Rin-Ne 8

February 5, 2012

Rumiko Takahashi – Viz – 2012 – 8+ volumes

Every volume of this series that I read makes me like it a little more. I’m a little sad that it’s taken this long for me to warm up to it, but Rumiko Takahashi is always worth it.

This book introduces a new character, the shinigami-in-training Shoma. Shoma is doing a home stay with Rin-ne, and was disappointed to learn that the grandson of the very famous shinigami Tamako was dirt poor. While most shinigami-in-training finish their homestay by earning points slowly shepherding the souls of dead pets and animals to the afterlife, Shoma wants to take care of all his points in one shot by exorcising an evil spirit. Since Shoma is approximately a fifth grader, you can imagine how this goes. A devil gets involved after a time, too. Shoma is fairly hot-headed and impatient about exorcising his evil spirit, so the lesson becomes one of caring about the spirits of the dead and not being over-eager to take care of things. His hurry is usually what creates the evil spirits in the first place, which Rin-Ne usually has to take care of himself.

This longer story/series of stories is followed by three adorable one-shots. In the first, Ageha, the shinigami with a crush on Rin-ne, is conned into buying a kotetsu she believes has the power to make Rin-ne hers. While it can’t do that, it does bring her closer to the other characters in the series in a nice, friendly way. Plus, it’s the middle of winter and Rin-ne and Rokumon don’t have heat in their apartment, so…

The second story is about a “haunted” cooking table in the home ec room.

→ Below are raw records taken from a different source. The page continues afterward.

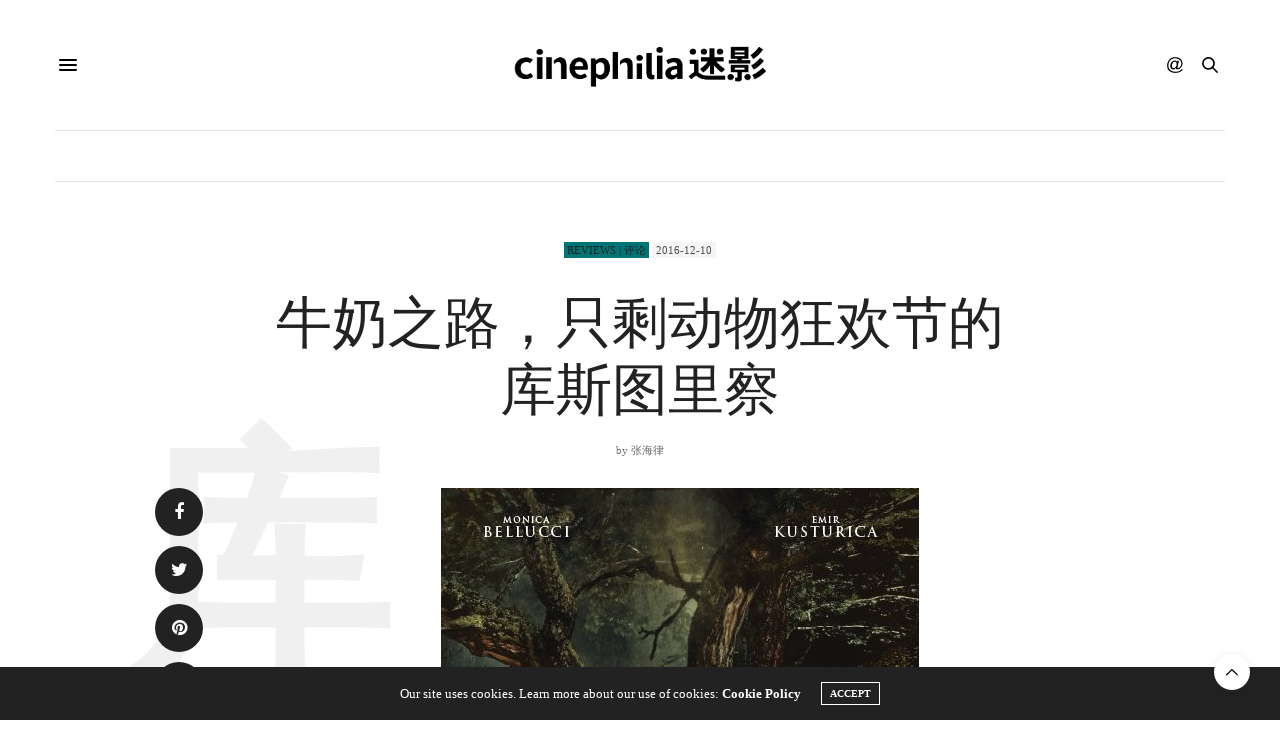

--- FILE ---
content_type: text/html; charset=utf-8
request_url: https://www.google.com/recaptcha/api2/aframe
body_size: 266
content:
<!DOCTYPE HTML><html><head><meta http-equiv="content-type" content="text/html; charset=UTF-8"></head><body><script nonce="aWbvuuXan1W3w_uV0dXnxQ">/** Anti-fraud and anti-abuse applications only. See google.com/recaptcha */ try{var clients={'sodar':'https://pagead2.googlesyndication.com/pagead/sodar?'};window.addEventListener("message",function(a){try{if(a.source===window.parent){var b=JSON.parse(a.data);var c=clients[b['id']];if(c){var d=document.createElement('img');d.src=c+b['params']+'&rc='+(localStorage.getItem("rc::a")?sessionStorage.getItem("rc::b"):"");window.document.body.appendChild(d);sessionStorage.setItem("rc::e",parseInt(sessionStorage.getItem("rc::e")||0)+1);localStorage.setItem("rc::h",'1769818640819');}}}catch(b){}});window.parent.postMessage("_grecaptcha_ready", "*");}catch(b){}</script></body></html>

This involves the usual suspects: a disgruntled ghost and the ruining of food that Rin-ne was dying to eat. He eats it anyway, even after the ghost ruins it. I’m not sure why, but sadly, Rin-ne’s constant poverty and the jokes associated with it are quickly becoming my favorite part of the series. I particularly enjoy Sakura Mamiya’s complete indifference regarding this. One of my other favorite things about the series is the slightly eccentric use of Sakura Mamiya’s full name by Rin-ne. It’s a little awkward every time he speaks to her, but not in an overt way.

The last story is about a scarf that is showing up to strangle people who are receiving hand-knit scarves with their love confessions. This is a cute story, and involves Sakura Mamiya knitting a scarf for Rin-ne.

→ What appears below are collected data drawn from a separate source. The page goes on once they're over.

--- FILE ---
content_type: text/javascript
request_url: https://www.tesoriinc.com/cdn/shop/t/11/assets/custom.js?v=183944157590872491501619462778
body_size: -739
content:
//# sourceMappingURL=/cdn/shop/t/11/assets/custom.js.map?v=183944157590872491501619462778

All of the stories in this volume were cute, fun to read, and very much gave me the flavor of this series. Sakura Mamiya and Rin-ne still aren’t very distinct characters, but they’re growing on me, and I’m enjoying their stories more and more. They’re more comedies than anything else, and I doubt anything about this series is ever going to be over-complicated or plot-driven. But I’m still enjoying it, and I like it now that I’ve hit a comfortable groove.

This was a review copy provided by Viz.